When the Bulls first started convincing people they had a shot at 70 wins, along about mid-season, every writer who came around to admitting the possibility felt compelled to add "if they don't suffer a major injury." Now, here was Pippen down, and everyone else was flowing into place to fill his role. Kukoc, of course, had sought to start all along, and Kerr's role as deadeye distance shooter really didn't change. Yet Buechler was especially impressive: with his solid outside shot and his consistent devotion to duty--night in, night out, he brought the same energy level off the bench--there was something of the naval ensign to his play. Maybe it was the way his high white socks made one think of dress whites. Anyway, all was still going according to plan. Or so it went until Saturday night, when the Bulls' goal of 70 wins was put in greater jeopardy than ever.

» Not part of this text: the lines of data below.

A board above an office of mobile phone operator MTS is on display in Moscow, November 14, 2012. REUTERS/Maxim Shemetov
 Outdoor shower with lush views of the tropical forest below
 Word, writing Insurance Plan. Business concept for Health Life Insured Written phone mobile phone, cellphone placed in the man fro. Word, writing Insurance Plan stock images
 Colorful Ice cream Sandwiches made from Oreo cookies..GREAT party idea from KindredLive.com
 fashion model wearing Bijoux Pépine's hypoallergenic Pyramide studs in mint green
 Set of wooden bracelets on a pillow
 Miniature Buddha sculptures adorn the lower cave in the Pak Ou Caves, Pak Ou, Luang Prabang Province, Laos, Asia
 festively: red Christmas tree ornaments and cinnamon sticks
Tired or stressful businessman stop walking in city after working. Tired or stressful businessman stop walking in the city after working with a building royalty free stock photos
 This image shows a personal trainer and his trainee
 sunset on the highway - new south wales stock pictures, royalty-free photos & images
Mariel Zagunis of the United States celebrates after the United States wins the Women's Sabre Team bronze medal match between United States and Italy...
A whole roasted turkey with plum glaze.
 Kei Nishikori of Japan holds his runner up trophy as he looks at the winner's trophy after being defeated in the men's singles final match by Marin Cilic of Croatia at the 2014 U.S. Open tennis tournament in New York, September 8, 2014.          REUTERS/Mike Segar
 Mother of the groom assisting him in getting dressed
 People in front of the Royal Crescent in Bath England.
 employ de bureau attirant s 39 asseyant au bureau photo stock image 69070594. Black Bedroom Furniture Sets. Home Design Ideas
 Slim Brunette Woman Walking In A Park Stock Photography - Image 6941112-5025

They were in New Jersey to play the Nets, a poor team trying to find its sense of rhythm with a new big man, seven-foot-six-inch center Shawn Bradley. It seemed like a routine game--until Rodman, who had kept himself more or less in control the entire season, got himself thrown out in the first quarter. It was a bogus call made by a team of no-name referees. They called Rodman for a technical foul on a play where he showed a fit of pique after a Jersey basket, hurling the ball in anger, a violation usually considered delay of game, then hit him with a second technical--meaning automatic ejection--after he argued a bad foul call. Rodman then went ballistic, butted the referee with his forehead, stripped off his jersey, stomped on it, and overturned a cooler of fluids behind the Nets bench on his way out.
This behavior eventually produced a six-game suspension from the league, which redoubled the Bulls' problems pursuing 70 wins. Yet that night they were simply concerned with beating the Nets. The team remained composed--Jackson, in fact, hung his head and laughed out loud after Rodman's ejection--but they were on the road, without their two starting forwards, with their top backup power forward, rookie Jason Caffey, also out with a sprained hip, and against a fired-up team. Every other team in the NBA would have put this one in the tank and gone on to Philadelphia. Yet, after trailing 52-46 at the half, the Bulls came out determined. They turned up the defensive pressure and clamped down on the Nets. Jordan took it on himself to collapse into the lane and pull down rebounds, amassing a Rodman-esque 16 on the night. That extra expenditure of energy took its toll; while Jordan finished with a game-high 37 points, most of those came early, and he shot miserably in the fourth quarter. Yet Buechler came off the bench to score 11 points in 14 minutes, Kerr added 10, and Bill Wennington--fresh off the injured list himself with bone spurs in his ankles--added a couple of critical jump shots down the stretch. The Bulls took the lead and held it, and Jordan preserved it with four straight free throws in the final minute.
The Bulls' 97-93 victory was probably the most dramatic win of the season, yet it was overshadowed by all the hooha over Rodman. In fact, Sam Smith's story in the Tribune the following day spent so much time on Rodman it barely even discussed the game or the outcome.
Still the Bulls had rolled on, without two of their star players and without a proper power forward on the active roster, now needing to finish 13-5 to set the record. By the end of this weekend we should know if they'll attain it.